1. Geotechnical drilling for pit slope optimisation:

The pit walls are within competent granite, and Thor have identified the potential via targeted geotechnical drilling to increase the pit slope angles from 48 degrees which, if successful, would ultimately reduce the waste to ore ratio and hence operating costs. This would allow economic mining deeper in the open pit, and also reduce the footprint of the waste storage dump.

2. Ore sorting review:

X-Ray (XRT) ore sorting was at two sizes, initially set at -55 mm to +25 mm, and -25 mm to +10 mm; this technology has since been improved, allowing sorting with improved precision and also allowing sorting of finer particles, warranting further testing.
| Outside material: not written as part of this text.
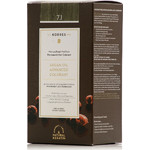 Korres Argan Oil Advanced Colorant 7.1 Ξανθό Σαντρέ Μόνιμη Βαφή Μαλλιών Χωρίς Αμμωνία 50ml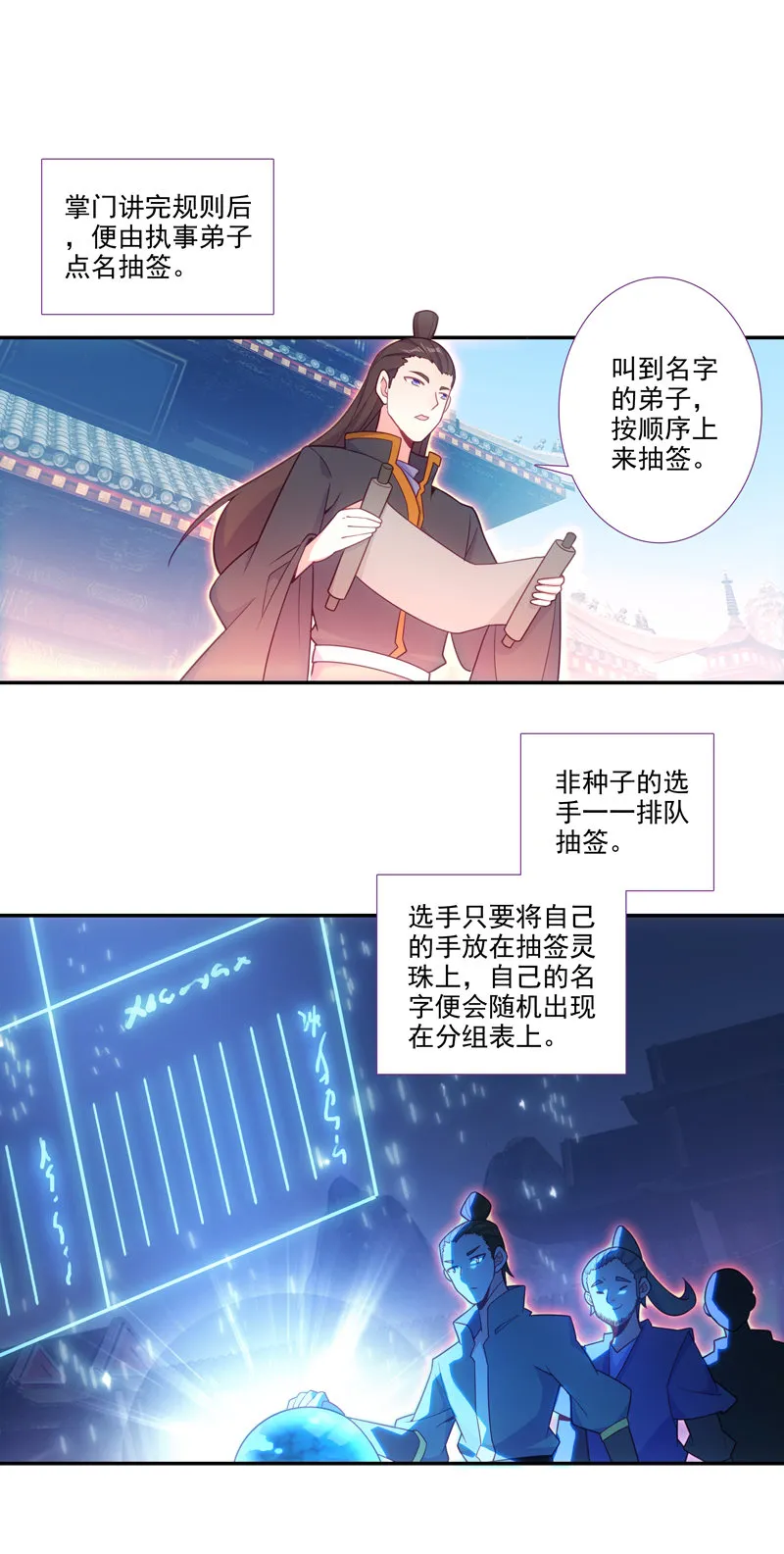 第112话 第12页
3. Depth Potential – MRE Classification:

The Measured, Indicated and inferred Mineral Resource Estimate is currently based only on mineralisation above 200 mRL; drilling at depth in conjunction with pit design and optimisation has the potential to grow the mineral resource estimate at depth.
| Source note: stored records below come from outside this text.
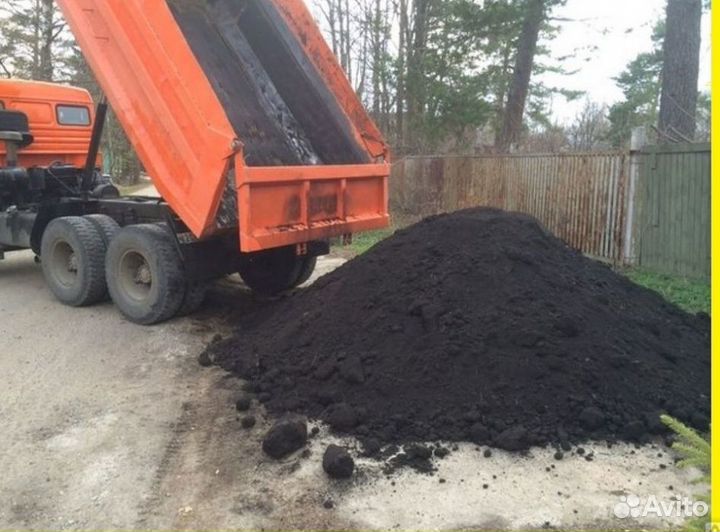 Грунт раcтитeльный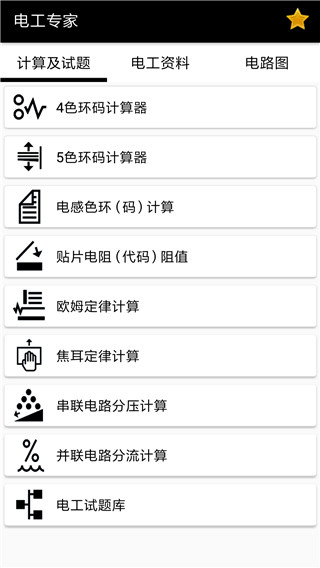 电工专家app最新版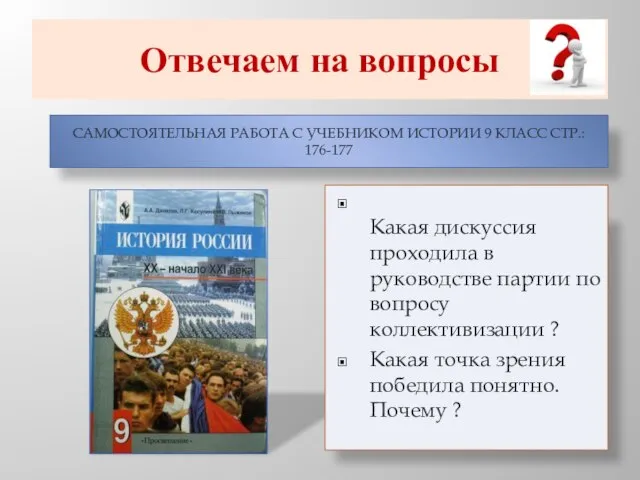 Отвечаем на вопросы Самостоятельная работа с учебником истории 9 класс стр.: 176-177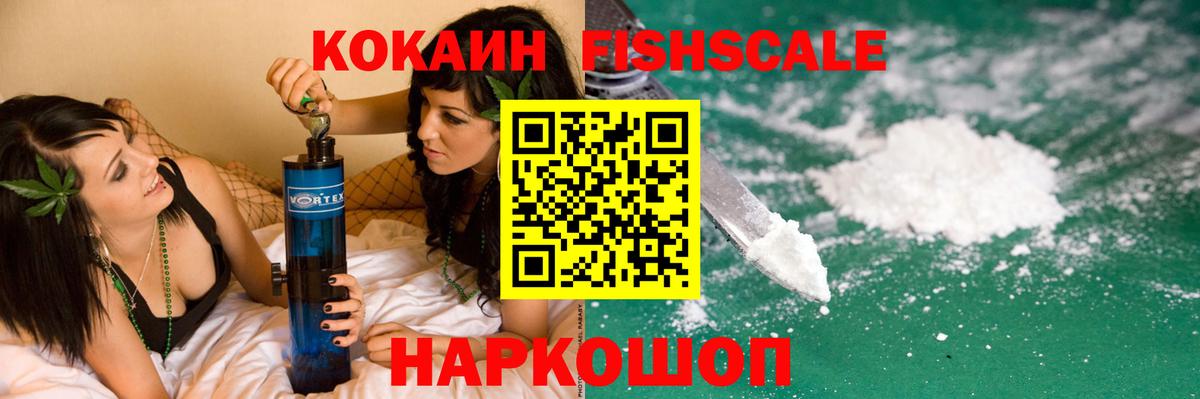 Югорск  КОКАИН Колумбийский  Cocaine 97%  Вход с VPN 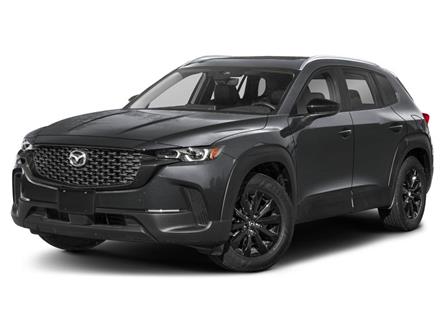 2025 Mazda CX-50 GS-L (Stk: 25079) in ORILLIA - Image 1 of 12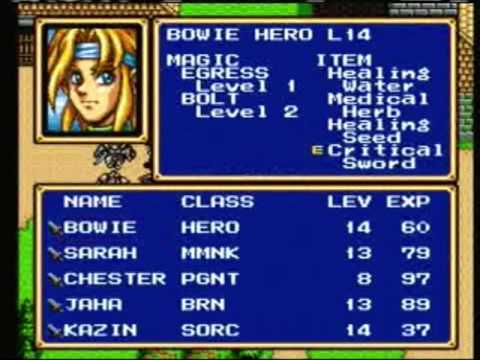 lets play shining force 2: part 43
Based on Feasibility Study completed in 2018 mineralised areas below the 200 mRL appear economic for mechanised underground mining techniques however requires further geotechnical work to determine economic grade cut-offs below this level

4. Drilling Targets:

Drill test geological and magnetic anomalies identified within the area of mineralisation.

5. Regional Exploration:

Follow up the priority regional magnetic targets with geochemical analysis.

6. Revise Feasibility Study based on the outcomes of the activities listed above.



The majority of tungsten resources are located in China, Canada, Russia and the United States, with the main consumer of tungsten China (about 50% of global tungsten demand), followed by the USA and Europe.

The outstanding and unique physical properties of tungsten (melting point/hardness/tensile strength) and lack of substitutes makes tungsten critical in industrial, oil & gas, mining and agricultural applications and as such is considered a strategic commodity in the USA, China & the European Union.

In February 2018 the United States, Department of the Interior confirmed that tungsten remains on the Federal Register of commodities classified as critical by the Unites States Government.

Hard metals account for around half of the tungsten consumption; with steels and alloys sector consuming about 25%.

Chinese restrictions on its tungsten industry (concerning mining, exports, foreign investment) brought changes to world supply pattern.

Production outside China is expected to increase, with new projects being started, and closed facilities reopening.

Tungsten prices are expected, by Thor directors to rise steadily in 2021 on expectations of a recovery in the global economy and as COVID production cuts take effect on supply and demand. Tungsten consumption is closely linked to the global economy’s development, as tungsten carbide, alloy and chemicals are widely used in the construction, electronics, mining, automotive and petrochemical industries.


Molybdenum is a key component of many of the higher quality stainless steels, along with nickel and can be substituted for a portion of the nickel component when nickel prices are elevated. In consequence, when nickel prices climb, often molybdenum pricing will follow. Much of global molybdenum supply is as co-product from a number of large porphyry copper mining operations. Supply, therefore, can be somewhat non-elastic with over-supply in times where demand is weak, and conversely under-supply when demand is high.

The information contained within this announcement is deemed to constitute inside information as stipulated under the UK Market Abuse Regulation. Upon the publication of this announcement, this inside information is now considered to be in the public domain.